Ed Driscoll

"I'll Never Talk To A Reporter Again!", The Sequel

Jane Genova writes the 6,000 word New York magazine article on Katie Couric, “clearly demonstrates is that Katie is jinxed, at least in the media, and probably by the media”:

Case in point: From the article, it seems that Katie perceives the backstage backbiting and leaking as something the old guard at CBS shouldn’t be doing and should be above even considering. On this Katie sounds downright shoolgirlish. She’s been in the world world for years. Moreover, she’s been in the ultra cut-throat world of TV. In addition, that world has become a dying medium and in such environments, expect people to be on their very worst behavior. Katie would have come across as more credible and less stupid if she said, “Of course in TV you expect undercutting, blaming, even sabotage. But this turned out, at least as I saw it, as over-the-top.”

But maybe that’s it: Maybe Katie is stupid. Or maybe that’s part of the jinx: It rendered her stupid. Any reasonably bright person would have to know that this interview would be over-the-top harsh.
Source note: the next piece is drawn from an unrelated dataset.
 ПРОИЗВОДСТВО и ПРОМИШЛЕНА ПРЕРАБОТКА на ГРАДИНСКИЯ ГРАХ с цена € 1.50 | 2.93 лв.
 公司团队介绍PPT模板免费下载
Or, put another way, any person not jinxed would have laughed at Hagan for even asking as she said NO.

It’s tempting to paraphrase Couric’s own snark: Good morning. Katie was an airhead!
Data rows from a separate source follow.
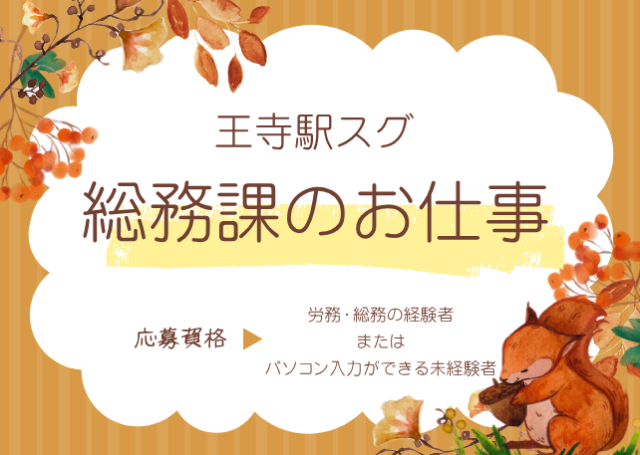★一般事務の希望者も必見★入力などできれば可！＼県施設で平日のみの安定ワーク／総務事務
（一般事務の経験があればOK！）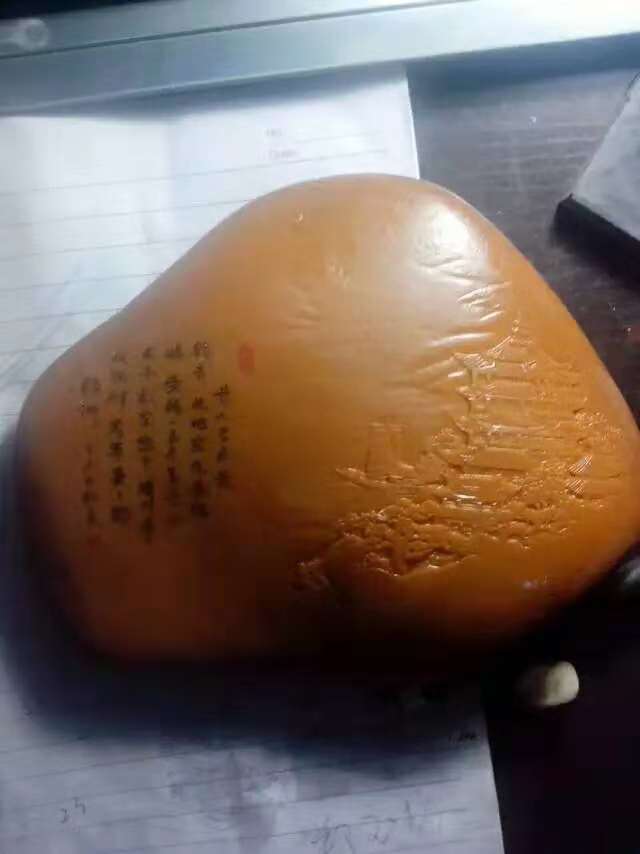 微信图片_20181201111748.jpg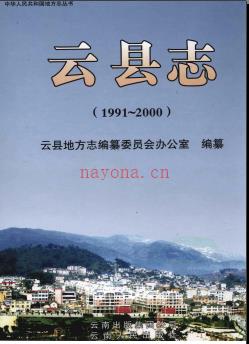 云南省云县志1991-2000.pdf下载 | 西南地区 | 县志下载 | 中国地方史志网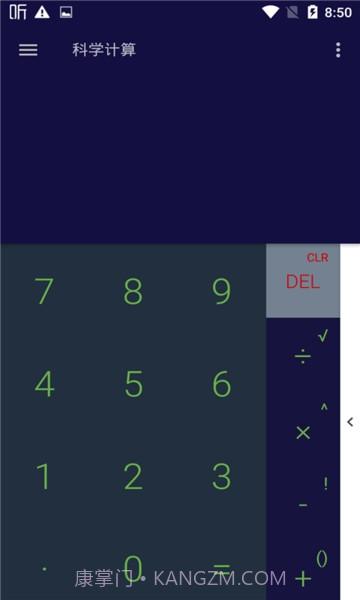 讯准计算器截图1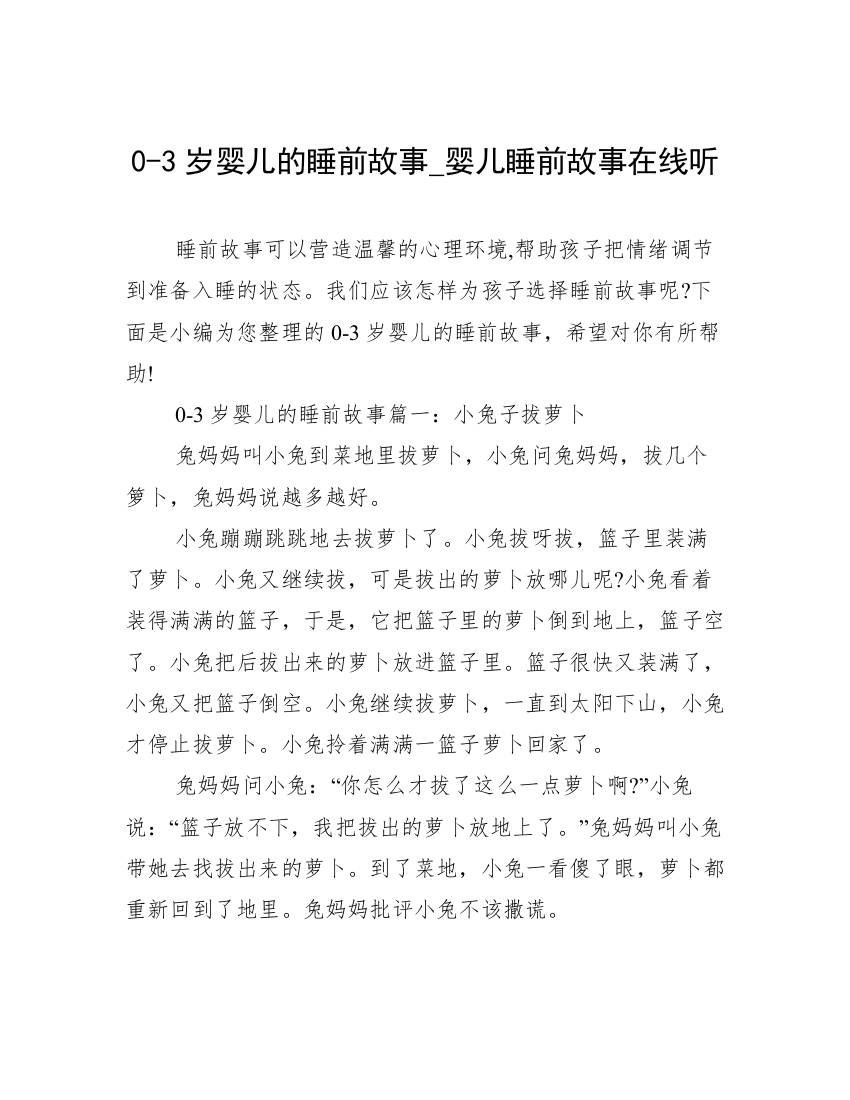 0-3岁婴儿的睡前故事_婴儿睡前故事在线听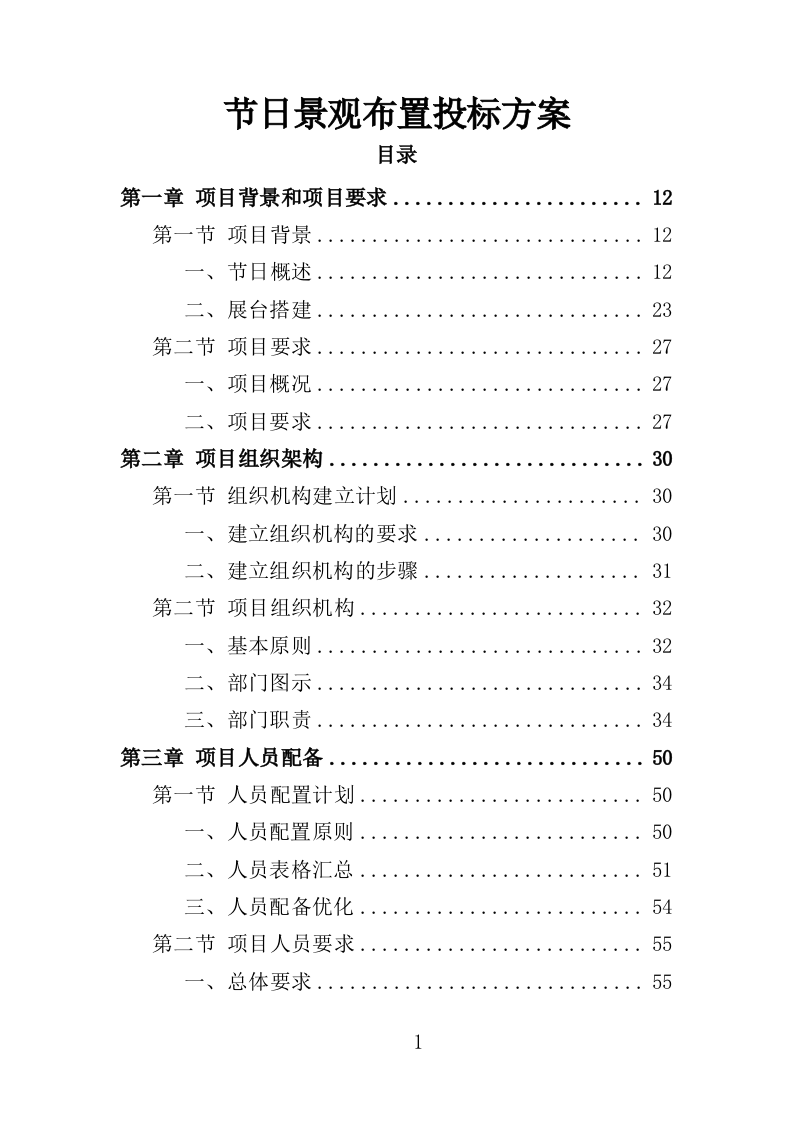 节日景观布置投标方案（354页）.doc 第1页
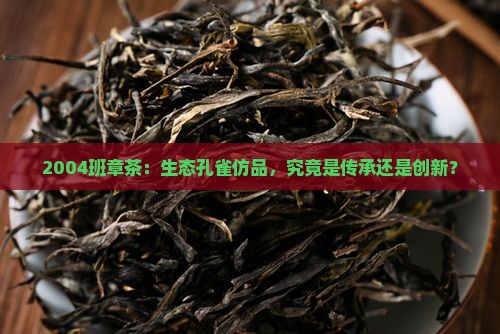 2004班章生态孔雀仿品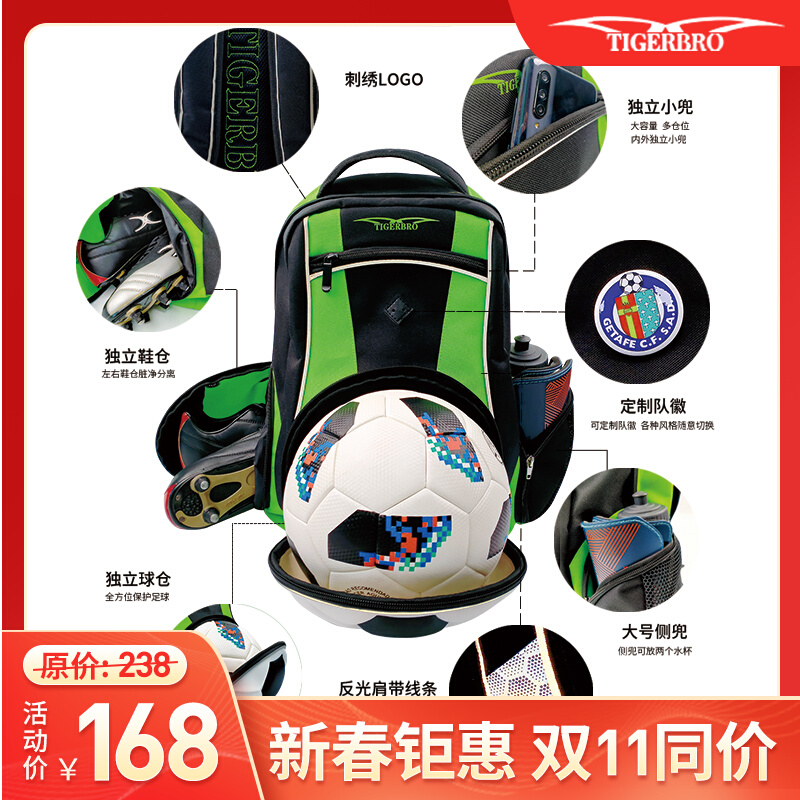 2022 new football sports bag youth backpack training class custom children adult football kit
But as I wrote a few years ago, there’s a reason why Tom Wolfe, who toiled for decades as a non-fiction journalist (including a stint at the now-defunct New York Herald Tribune, from which New York magazine was spun off) before focusing primarily on doorstop-thick novels, speaks almost entirely in pre-fab sound bites when interviewed. And it’s largely the fear of revealing a detail or two he’d like to keep closer to his custom-tailored white double-breasted doeskin vest.

However, like Katie, most other journalists seem surprised when someone in their own industry pulls a drive-by hit on one of their own.